Overview

News

International success for LOEWE: Professor Dr Saloumeh Gholami, linguist at LOEWE Minority Studies, receives a Global Professorship from Cambridge University

Linguist Saloumeh Gholami is a member of the board of directors of the LOEWE research cluster "Minority Studies: Language and Identity" at Goethe University Frankfurt
© 2014 Gholami
Linguist Saloumeh Gholami is a member of the board of directors of the LOEWE research cluster "Minority Studies: Language and Identity" at Goethe University Frankfurt

The British Academy's Global Professorships are intended to strengthen the UK's research activities by further expanding collaboration with renowned academics. Dr Saloumeh Gholami, professor and linguist of the LOEWE Cluster "Minority Studies: Language and Identity", has been awarded a Global Professorship at the renowned University of Cambridge in March 2024.

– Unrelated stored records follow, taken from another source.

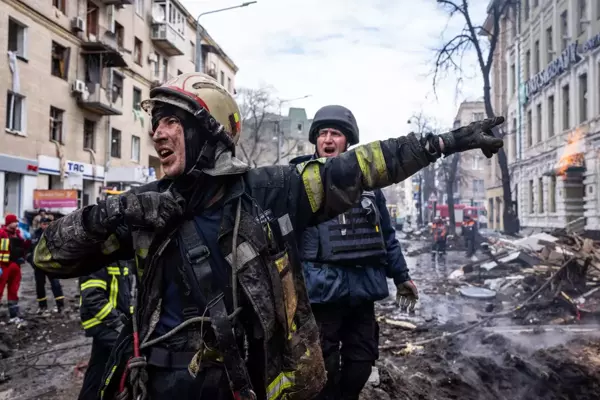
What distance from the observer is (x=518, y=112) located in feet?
108

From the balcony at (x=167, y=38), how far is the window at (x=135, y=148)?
21.2ft

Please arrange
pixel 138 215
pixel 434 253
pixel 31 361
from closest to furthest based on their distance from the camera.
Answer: pixel 138 215
pixel 31 361
pixel 434 253

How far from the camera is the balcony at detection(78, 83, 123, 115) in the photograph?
22.4 metres

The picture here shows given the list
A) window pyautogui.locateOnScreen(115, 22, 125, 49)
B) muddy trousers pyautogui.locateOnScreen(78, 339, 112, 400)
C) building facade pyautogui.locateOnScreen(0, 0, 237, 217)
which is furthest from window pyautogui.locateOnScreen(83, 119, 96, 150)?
muddy trousers pyautogui.locateOnScreen(78, 339, 112, 400)

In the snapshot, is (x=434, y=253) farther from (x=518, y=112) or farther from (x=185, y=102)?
(x=185, y=102)

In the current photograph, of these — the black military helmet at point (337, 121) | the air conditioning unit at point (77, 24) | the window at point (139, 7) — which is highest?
the window at point (139, 7)

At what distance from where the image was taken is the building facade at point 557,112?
21359 millimetres

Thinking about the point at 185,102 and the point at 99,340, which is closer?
the point at 185,102

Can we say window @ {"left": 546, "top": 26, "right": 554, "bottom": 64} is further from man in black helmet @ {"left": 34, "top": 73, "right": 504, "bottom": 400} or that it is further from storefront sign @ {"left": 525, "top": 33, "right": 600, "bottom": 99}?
man in black helmet @ {"left": 34, "top": 73, "right": 504, "bottom": 400}

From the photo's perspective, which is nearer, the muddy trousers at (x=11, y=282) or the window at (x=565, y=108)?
the muddy trousers at (x=11, y=282)

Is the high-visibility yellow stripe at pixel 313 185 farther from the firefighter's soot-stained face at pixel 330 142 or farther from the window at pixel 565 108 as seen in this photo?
the window at pixel 565 108

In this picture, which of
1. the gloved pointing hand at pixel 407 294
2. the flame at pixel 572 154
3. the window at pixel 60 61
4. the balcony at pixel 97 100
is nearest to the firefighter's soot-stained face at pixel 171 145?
the gloved pointing hand at pixel 407 294

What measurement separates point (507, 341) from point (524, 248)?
8.97 meters

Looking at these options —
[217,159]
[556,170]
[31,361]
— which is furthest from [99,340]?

The professorship offers internationally recognised researchers from the humanities and social sciences the opportunity to pursue high-risk research questions at a British institution. The British Academy selects potential candidates who can then be nominated by a British university. Gholami was nominated as one of eight professorships by Cambridge University in 2023 and thus receives the Global Professorship, which is endowed with around one million euros. From September 2024, she will have the opportunity to continue working on her research project "Persisting Through Change: A Study of Oral Literature and Cultural Interaction in the Zoroastrian Community".

Professor Saloumeh Gholami's research project, based at the Faculty of Asian and Middle Eastern Studies (FAMES) at the University of Cambridge, represents an important interface between traditional humanities and modern, data-driven research approaches. Through close collaboration with two Interdisciplinary Research Centres (IRCs), it draws on both the focus of the Cambridge Centre for Data-Driven Discovery and innovative, technology-supported research methodologies. This interplay enables novel research and documentation of linguistic phenomena and cultural practices.

Zoroastrianism is one of the oldest monotheistic religions in the world with approximately 150,000 members in Iran, India, Pakistan, Australia, Canada, the USA and the UK. The aim of Prof. Saloumeh Gholami's work is to analyse the oral literature and tradition in Zoroastrianism as well as the influence of the Islamic majority culture.

Since 2020, Gholami has been a board member of the LOEWE Cluster "Minority Studies: Language and Identity", which is led by Goethe University Frankfurt.